As you've said in the question, the reforms proposed by Bill C-2 reintroduce what was in Bill C-22, basically increasing the age of protection from 14 to 16 and maintaining the age of protection at 18 for acts related to the sex trade or prostitution. The Criminal Code already prohibits, since 1997, child sex tourism. In other words, if a Canadian resident or citizen goes abroad and engages in one of the enumerated child sex offences--any of the offences that would apply under the new age of protection--they could be convicted here in Canada for committing that offence abroad, as if the offence had been committed here in Canada.
Right now the way the law works is that if the offence is committed against a person under the age of 14, the existing child sex tourism provision would enable a Canadian prosecution here for that offence, provided that the offender wasn't convicted for that same incident abroad in the country where the offence was alleged to have been committed. Raising the age of consent from 14 to 16 will protect youths here, 14- and 15-year-olds, against sexual exploitation by adults. Similarly, it will raise the age at which the child sex tourism provisions will apply. So for whatever the offence would have been here in Canada, if the new age of protection is 16, for the child-specific offence, the child sex tourism offence would apply to that.
Certainly the justice committee heard testimony from some of the police witnesses about the sophistication of some adult predators, particularly in terms of using the Internet to try to lure young persons for the purposes of committing a sexual offence against them or exploiting them. Again, raising the age of protection will better protect youth against that kind of conduct on the Internet.

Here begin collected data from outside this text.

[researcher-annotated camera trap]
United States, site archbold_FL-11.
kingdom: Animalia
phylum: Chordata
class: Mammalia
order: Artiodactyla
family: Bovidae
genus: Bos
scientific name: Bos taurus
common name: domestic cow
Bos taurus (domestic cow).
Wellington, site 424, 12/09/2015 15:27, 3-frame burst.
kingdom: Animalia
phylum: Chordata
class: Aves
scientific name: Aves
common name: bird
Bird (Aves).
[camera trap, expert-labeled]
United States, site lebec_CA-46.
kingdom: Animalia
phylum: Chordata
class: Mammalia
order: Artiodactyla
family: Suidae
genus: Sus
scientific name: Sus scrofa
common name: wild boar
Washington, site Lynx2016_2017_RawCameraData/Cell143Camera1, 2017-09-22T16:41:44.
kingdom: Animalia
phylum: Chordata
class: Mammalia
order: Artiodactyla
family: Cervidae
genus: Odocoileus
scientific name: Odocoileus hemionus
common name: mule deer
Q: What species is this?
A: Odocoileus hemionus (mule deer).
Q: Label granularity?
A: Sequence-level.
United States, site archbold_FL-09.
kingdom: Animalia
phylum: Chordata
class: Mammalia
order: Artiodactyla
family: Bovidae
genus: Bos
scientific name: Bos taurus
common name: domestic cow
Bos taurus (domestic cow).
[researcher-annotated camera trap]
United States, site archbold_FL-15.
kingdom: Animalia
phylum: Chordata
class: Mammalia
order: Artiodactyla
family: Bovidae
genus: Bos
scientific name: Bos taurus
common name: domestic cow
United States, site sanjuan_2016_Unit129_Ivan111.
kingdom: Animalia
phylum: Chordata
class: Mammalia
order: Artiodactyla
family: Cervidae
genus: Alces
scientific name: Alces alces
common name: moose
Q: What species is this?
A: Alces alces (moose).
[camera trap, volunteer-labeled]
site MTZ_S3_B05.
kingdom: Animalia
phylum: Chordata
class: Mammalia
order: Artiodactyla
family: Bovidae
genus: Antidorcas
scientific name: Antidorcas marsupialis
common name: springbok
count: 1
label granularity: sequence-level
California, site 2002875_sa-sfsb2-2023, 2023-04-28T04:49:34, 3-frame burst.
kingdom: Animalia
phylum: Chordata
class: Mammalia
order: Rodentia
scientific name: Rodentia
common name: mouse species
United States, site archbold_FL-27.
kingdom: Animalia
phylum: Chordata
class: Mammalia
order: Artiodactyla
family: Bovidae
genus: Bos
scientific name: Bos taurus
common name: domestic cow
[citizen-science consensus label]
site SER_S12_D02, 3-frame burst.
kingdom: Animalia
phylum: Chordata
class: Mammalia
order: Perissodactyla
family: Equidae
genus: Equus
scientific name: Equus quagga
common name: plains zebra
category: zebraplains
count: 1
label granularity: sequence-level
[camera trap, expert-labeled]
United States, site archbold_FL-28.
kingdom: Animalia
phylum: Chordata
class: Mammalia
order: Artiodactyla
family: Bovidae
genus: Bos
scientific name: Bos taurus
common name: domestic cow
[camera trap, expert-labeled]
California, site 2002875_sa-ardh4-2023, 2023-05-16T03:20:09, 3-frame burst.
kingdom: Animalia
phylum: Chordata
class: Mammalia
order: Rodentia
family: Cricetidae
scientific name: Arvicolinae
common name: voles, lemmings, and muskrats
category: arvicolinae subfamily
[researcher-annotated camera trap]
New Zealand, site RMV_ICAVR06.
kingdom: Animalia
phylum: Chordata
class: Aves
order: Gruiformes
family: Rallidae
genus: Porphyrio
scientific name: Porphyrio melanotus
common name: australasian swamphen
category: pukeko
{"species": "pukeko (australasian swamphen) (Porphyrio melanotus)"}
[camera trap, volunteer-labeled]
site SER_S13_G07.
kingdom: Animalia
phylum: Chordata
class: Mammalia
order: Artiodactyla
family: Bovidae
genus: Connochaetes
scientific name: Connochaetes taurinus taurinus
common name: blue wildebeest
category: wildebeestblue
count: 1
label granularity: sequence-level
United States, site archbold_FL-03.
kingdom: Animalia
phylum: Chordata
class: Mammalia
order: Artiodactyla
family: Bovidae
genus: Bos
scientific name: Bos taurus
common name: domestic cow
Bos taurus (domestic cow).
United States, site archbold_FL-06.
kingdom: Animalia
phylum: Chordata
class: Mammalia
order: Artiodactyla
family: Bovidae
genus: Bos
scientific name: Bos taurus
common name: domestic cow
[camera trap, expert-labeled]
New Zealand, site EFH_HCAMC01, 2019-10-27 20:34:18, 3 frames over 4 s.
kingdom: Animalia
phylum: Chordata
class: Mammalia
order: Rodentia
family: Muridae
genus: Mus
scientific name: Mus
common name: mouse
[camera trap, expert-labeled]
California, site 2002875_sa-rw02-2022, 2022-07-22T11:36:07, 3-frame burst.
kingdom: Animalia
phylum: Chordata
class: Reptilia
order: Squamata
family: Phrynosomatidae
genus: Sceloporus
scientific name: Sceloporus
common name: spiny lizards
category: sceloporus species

Some of those witnesses did say that they have seen, through some of the exchanges the undercover police have seen, references to Canada's age of protection being lower. Perhaps that is an attraction for some predators from outside of the country. Certainly there have been reported cases where somebody has been coming from, say, the United States to meet up with someone they've met on the Internet to follow through on the Internet luring, and they've been caught at the border. That evidence has been provided to the justice committee.